§ Dataset extract:
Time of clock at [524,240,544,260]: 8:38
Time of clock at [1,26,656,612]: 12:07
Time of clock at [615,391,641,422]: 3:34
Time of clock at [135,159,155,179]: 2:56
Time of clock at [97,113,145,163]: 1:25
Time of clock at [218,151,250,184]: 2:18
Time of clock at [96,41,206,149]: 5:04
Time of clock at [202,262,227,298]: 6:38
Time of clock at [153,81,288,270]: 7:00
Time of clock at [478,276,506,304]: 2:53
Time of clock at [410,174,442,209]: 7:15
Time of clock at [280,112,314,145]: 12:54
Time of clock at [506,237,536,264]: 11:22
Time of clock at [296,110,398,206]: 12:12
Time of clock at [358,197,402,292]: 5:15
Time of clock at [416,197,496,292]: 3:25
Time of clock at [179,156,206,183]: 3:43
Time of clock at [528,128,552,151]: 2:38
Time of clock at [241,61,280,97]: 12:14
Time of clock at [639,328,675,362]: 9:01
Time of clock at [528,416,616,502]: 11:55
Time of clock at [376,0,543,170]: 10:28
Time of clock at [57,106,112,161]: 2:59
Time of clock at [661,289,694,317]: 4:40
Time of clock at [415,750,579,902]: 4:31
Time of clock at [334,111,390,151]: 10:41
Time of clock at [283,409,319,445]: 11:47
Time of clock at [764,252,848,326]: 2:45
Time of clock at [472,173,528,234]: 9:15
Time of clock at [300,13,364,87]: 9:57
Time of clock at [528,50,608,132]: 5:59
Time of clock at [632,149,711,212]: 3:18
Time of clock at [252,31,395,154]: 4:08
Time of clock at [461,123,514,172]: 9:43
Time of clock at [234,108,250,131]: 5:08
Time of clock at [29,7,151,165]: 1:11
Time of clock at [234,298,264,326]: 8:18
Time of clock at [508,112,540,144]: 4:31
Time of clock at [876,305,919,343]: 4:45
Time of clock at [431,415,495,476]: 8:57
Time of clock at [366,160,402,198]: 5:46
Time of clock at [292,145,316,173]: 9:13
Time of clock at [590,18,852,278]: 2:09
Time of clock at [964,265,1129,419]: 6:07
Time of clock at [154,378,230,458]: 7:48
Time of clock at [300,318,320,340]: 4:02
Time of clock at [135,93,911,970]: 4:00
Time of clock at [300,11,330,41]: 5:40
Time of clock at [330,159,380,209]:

§ What is being asked:
Present the lines above as a Markdown table with a "Row" column that numbers each line and a "Line" column that holds its text. Omit any blank lines.

§ Reply:
| Row | Line |
|---|---|
| 1 | Time of clock at [524,240,544,260]: 8:38 |
| 2 | Time of clock at [1,26,656,612]: 12:07 |
| 3 | Time of clock at [615,391,641,422]: 3:34 |
| 4 | Time of clock at [135,159,155,179]: 2:56 |
| 5 | Time of clock at [97,113,145,163]: 1:25 |
| 6 | Time of clock at [218,151,250,184]: 2:18 |
| 7 | Time of clock at [96,41,206,149]: 5:04 |
| 8 | Time of clock at [202,262,227,298]: 6:38 |
| 9 | Time of clock at [153,81,288,270]: 7:00 |
| 10 | Time of clock at [478,276,506,304]: 2:53 |
| 11 | Time of clock at [410,174,442,209]: 7:15 |
| 12 | Time of clock at [280,112,314,145]: 12:54 |
| 13 | Time of clock at [506,237,536,264]: 11:22 |
| 14 | Time of clock at [296,110,398,206]: 12:12 |
| 15 | Time of clock at [358,197,402,292]: 5:15 |
| 16 | Time of clock at [416,197,496,292]: 3:25 |
| 17 | Time of clock at [179,156,206,183]: 3:43 |
| 18 | Time of clock at [528,128,552,151]: 2:38 |
| 19 | Time of clock at [241,61,280,97]: 12:14 |
| 20 | Time of clock at [639,328,675,362]: 9:01 |
| 21 | Time of clock at [528,416,616,502]: 11:55 |
| 22 | Time of clock at [376,0,543,170]: 10:28 |
| 23 | Time of clock at [57,106,112,161]: 2:59 |
| 24 | Time of clock at [661,289,694,317]: 4:40 |
| 25 | Time of clock at [415,750,579,902]: 4:31 |
| 26 | Time of clock at [334,111,390,151]: 10:41 |
| 27 | Time of clock at [283,409,319,445]: 11:47 |
| 28 | Time of clock at [764,252,848,326]: 2:45 |
| 29 | Time of clock at [472,173,528,234]: 9:15 |
| 30 | Time of clock at [300,13,364,87]: 9:57 |
| 31 | Time of clock at [528,50,608,132]: 5:59 |
| 32 | Time of clock at [632,149,711,212]: 3:18 |
| 33 | Time of clock at [252,31,395,154]: 4:08 |
| 34 | Time of clock at [461,123,514,172]: 9:43 |
| 35 | Time of clock at [234,108,250,131]: 5:08 |
| 36 | Time of clock at [29,7,151,165]: 1:11 |
| 37 | Time of clock at [234,298,264,326]: 8:18 |
| 38 | Time of clock at [508,112,540,144]: 4:31 |
| 39 | Time of clock at [876,305,919,343]: 4:45 |
| 40 | Time of clock at [431,415,495,476]: 8:57 |
| 41 | Time of clock at [366,160,402,198]: 5:46 |
| 42 | Time of clock at [292,145,316,173]: 9:13 |
| 43 | Time of clock at [590,18,852,278]: 2:09 |
| 44 | Time of clock at [964,265,1129,419]: 6:07 |
| 45 | Time of clock at [154,378,230,458]: 7:48 |
| 46 | Time of clock at [300,318,320,340]: 4:02 |
| 47 | Time of clock at [135,93,911,970]: 4:00 |
| 48 | Time of clock at [300,11,330,41]: 5:40 |
| 49 | Time of clock at [330,159,380,209]: |